◆ Data records:
-- -- --
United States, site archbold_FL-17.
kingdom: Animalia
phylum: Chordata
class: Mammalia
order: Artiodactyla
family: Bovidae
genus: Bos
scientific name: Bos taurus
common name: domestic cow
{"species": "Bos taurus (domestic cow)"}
-- -- --
◆ WORK INSTRUCTION: Print every line you see above, exactly as written.

◆ EXERCISE SOLUTION:
United States, site archbold_FL-17.
kingdom: Animalia
phylum: Chordata
class: Mammalia
order: Artiodactyla
family: Bovidae
genus: Bos
scientific name: Bos taurus
common name: domestic cow
{"species": "Bos taurus (domestic cow)"}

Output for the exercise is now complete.